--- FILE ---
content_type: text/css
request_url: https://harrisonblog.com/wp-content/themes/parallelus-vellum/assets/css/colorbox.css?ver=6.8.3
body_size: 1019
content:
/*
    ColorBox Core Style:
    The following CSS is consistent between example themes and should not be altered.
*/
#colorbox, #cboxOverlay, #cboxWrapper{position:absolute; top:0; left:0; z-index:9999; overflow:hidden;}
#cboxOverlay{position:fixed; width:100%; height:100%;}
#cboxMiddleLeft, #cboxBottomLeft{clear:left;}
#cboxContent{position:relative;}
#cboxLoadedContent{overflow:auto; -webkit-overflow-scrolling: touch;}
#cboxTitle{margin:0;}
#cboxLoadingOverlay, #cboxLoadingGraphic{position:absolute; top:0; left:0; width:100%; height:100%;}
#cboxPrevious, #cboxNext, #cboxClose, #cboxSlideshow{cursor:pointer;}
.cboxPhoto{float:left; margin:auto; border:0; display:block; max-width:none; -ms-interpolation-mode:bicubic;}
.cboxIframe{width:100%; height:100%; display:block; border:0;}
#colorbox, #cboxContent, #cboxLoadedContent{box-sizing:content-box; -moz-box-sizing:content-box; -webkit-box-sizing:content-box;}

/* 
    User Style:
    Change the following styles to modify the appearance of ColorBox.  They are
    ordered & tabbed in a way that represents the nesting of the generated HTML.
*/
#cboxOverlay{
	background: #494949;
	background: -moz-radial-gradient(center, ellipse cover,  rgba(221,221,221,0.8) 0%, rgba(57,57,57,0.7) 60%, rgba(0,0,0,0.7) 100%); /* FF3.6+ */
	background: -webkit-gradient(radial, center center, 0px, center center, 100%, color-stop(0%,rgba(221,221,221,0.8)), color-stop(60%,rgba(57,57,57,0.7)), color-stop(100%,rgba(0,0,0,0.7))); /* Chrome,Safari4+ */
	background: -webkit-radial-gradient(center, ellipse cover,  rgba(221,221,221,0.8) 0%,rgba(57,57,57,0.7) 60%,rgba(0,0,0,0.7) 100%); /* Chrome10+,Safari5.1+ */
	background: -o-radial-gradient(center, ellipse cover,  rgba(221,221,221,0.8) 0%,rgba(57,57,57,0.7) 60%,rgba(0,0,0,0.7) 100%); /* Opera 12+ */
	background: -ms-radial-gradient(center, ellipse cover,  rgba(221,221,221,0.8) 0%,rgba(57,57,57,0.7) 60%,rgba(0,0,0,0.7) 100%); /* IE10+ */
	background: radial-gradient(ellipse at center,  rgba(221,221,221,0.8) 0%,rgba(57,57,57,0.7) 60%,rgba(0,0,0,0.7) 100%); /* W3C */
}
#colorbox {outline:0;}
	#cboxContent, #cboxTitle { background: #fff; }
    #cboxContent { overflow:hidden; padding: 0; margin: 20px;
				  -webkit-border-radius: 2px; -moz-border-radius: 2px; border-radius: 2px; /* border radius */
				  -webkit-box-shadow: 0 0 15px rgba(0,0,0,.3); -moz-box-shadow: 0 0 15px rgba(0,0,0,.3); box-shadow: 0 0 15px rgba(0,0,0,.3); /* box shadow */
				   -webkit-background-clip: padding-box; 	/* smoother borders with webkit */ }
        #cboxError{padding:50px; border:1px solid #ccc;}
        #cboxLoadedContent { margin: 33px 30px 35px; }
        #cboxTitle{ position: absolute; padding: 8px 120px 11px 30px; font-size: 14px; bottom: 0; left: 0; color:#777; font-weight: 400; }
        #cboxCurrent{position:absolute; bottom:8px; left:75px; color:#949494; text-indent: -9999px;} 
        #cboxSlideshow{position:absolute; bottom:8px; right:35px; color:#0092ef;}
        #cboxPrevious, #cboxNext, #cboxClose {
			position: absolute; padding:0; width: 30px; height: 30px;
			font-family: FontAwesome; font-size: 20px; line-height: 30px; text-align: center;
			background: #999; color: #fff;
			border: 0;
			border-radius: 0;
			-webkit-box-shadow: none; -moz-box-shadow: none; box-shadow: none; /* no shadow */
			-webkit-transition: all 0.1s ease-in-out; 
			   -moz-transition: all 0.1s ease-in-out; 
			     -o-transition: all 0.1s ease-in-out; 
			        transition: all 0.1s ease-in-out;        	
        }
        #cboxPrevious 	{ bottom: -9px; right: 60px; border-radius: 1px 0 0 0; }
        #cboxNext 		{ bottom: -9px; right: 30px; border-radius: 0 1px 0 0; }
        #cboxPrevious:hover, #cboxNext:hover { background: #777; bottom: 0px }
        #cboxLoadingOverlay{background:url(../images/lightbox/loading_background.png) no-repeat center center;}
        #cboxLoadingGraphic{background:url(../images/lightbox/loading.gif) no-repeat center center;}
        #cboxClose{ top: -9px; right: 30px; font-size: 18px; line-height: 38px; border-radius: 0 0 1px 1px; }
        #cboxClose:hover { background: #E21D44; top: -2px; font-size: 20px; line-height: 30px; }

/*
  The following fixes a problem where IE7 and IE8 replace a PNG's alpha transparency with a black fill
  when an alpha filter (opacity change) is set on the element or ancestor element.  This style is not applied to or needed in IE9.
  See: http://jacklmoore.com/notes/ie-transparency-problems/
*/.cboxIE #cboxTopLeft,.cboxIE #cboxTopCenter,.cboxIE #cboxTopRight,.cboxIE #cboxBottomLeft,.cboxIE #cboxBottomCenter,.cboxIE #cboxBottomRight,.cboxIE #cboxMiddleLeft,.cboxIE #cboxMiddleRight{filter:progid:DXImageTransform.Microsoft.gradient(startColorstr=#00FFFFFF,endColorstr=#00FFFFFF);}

Task description >>
Return the whole listing as it stands. Nothing may be altered.

Written response >>
--- FILE ---
content_type: text/css
request_url: https://harrisonblog.com/wp-content/themes/parallelus-vellum/assets/css/colorbox.css?ver=6.8.3
body_size: 1019
content:
/*
    ColorBox Core Style:
    The following CSS is consistent between example themes and should not be altered.
*/
#colorbox, #cboxOverlay, #cboxWrapper{position:absolute; top:0; left:0; z-index:9999; overflow:hidden;}
#cboxOverlay{position:fixed; width:100%; height:100%;}
#cboxMiddleLeft, #cboxBottomLeft{clear:left;}
#cboxContent{position:relative;}
#cboxLoadedContent{overflow:auto; -webkit-overflow-scrolling: touch;}
#cboxTitle{margin:0;}
#cboxLoadingOverlay, #cboxLoadingGraphic{position:absolute; top:0; left:0; width:100%; height:100%;}
#cboxPrevious, #cboxNext, #cboxClose, #cboxSlideshow{cursor:pointer;}
.cboxPhoto{float:left; margin:auto; border:0; display:block; max-width:none; -ms-interpolation-mode:bicubic;}
.cboxIframe{width:100%; height:100%; display:block; border:0;}
#colorbox, #cboxContent, #cboxLoadedContent{box-sizing:content-box; -moz-box-sizing:content-box; -webkit-box-sizing:content-box;}

/* 
    User Style:
    Change the following styles to modify the appearance of ColorBox.  They are
    ordered & tabbed in a way that represents the nesting of the generated HTML.
*/
#cboxOverlay{
	background: #494949;
	background: -moz-radial-gradient(center, ellipse cover,  rgba(221,221,221,0.8) 0%, rgba(57,57,57,0.7) 60%, rgba(0,0,0,0.7) 100%); /* FF3.6+ */
	background: -webkit-gradient(radial, center center, 0px, center center, 100%, color-stop(0%,rgba(221,221,221,0.8)), color-stop(60%,rgba(57,57,57,0.7)), color-stop(100%,rgba(0,0,0,0.7))); /* Chrome,Safari4+ */
	background: -webkit-radial-gradient(center, ellipse cover,  rgba(221,221,221,0.8) 0%,rgba(57,57,57,0.7) 60%,rgba(0,0,0,0.7) 100%); /* Chrome10+,Safari5.1+ */
	background: -o-radial-gradient(center, ellipse cover,  rgba(221,221,221,0.8) 0%,rgba(57,57,57,0.7) 60%,rgba(0,0,0,0.7) 100%); /* Opera 12+ */
	background: -ms-radial-gradient(center, ellipse cover,  rgba(221,221,221,0.8) 0%,rgba(57,57,57,0.7) 60%,rgba(0,0,0,0.7) 100%); /* IE10+ */
	background: radial-gradient(ellipse at center,  rgba(221,221,221,0.8) 0%,rgba(57,57,57,0.7) 60%,rgba(0,0,0,0.7) 100%); /* W3C */
}
#colorbox {outline:0;}
	#cboxContent, #cboxTitle { background: #fff; }
    #cboxContent { overflow:hidden; padding: 0; margin: 20px;
				  -webkit-border-radius: 2px; -moz-border-radius: 2px; border-radius: 2px; /* border radius */
				  -webkit-box-shadow: 0 0 15px rgba(0,0,0,.3); -moz-box-shadow: 0 0 15px rgba(0,0,0,.3); box-shadow: 0 0 15px rgba(0,0,0,.3); /* box shadow */
				   -webkit-background-clip: padding-box; 	/* smoother borders with webkit */ }
        #cboxError{padding:50px; border:1px solid #ccc;}
        #cboxLoadedContent { margin: 33px 30px 35px; }
        #cboxTitle{ position: absolute; padding: 8px 120px 11px 30px; font-size: 14px; bottom: 0; left: 0; color:#777; font-weight: 400; }
        #cboxCurrent{position:absolute; bottom:8px; left:75px; color:#949494; text-indent: -9999px;} 
        #cboxSlideshow{position:absolute; bottom:8px; right:35px; color:#0092ef;}
        #cboxPrevious, #cboxNext, #cboxClose {
			position: absolute; padding:0; width: 30px; height: 30px;
			font-family: FontAwesome; font-size: 20px; line-height: 30px; text-align: center;
			background: #999; color: #fff;
			border: 0;
			border-radius: 0;
			-webkit-box-shadow: none; -moz-box-shadow: none; box-shadow: none; /* no shadow */
			-webkit-transition: all 0.1s ease-in-out; 
			   -moz-transition: all 0.1s ease-in-out; 
			     -o-transition: all 0.1s ease-in-out; 
			        transition: all 0.1s ease-in-out;        	
        }
        #cboxPrevious 	{ bottom: -9px; right: 60px; border-radius: 1px 0 0 0; }
        #cboxNext 		{ bottom: -9px; right: 30px; border-radius: 0 1px 0 0; }
        #cboxPrevious:hover, #cboxNext:hover { background: #777; bottom: 0px }
        #cboxLoadingOverlay{background:url(../images/lightbox/loading_background.png) no-repeat center center;}
        #cboxLoadingGraphic{background:url(../images/lightbox/loading.gif) no-repeat center center;}
        #cboxClose{ top: -9px; right: 30px; font-size: 18px; line-height: 38px; border-radius: 0 0 1px 1px; }
        #cboxClose:hover { background: #E21D44; top: -2px; font-size: 20px; line-height: 30px; }

/*
  The following fixes a problem where IE7 and IE8 replace a PNG's alpha transparency with a black fill
  when an alpha filter (opacity change) is set on the element or ancestor element.  This style is not applied to or needed in IE9.
  See: http://jacklmoore.com/notes/ie-transparency-problems/
*/.cboxIE #cboxTopLeft,.cboxIE #cboxTopCenter,.cboxIE #cboxTopRight,.cboxIE #cboxBottomLeft,.cboxIE #cboxBottomCenter,.cboxIE #cboxBottomRight,.cboxIE #cboxMiddleLeft,.cboxIE #cboxMiddleRight{filter:progid:DXImageTransform.Microsoft.gradient(startColorstr=#00FFFFFF,endColorstr=#00FFFFFF);}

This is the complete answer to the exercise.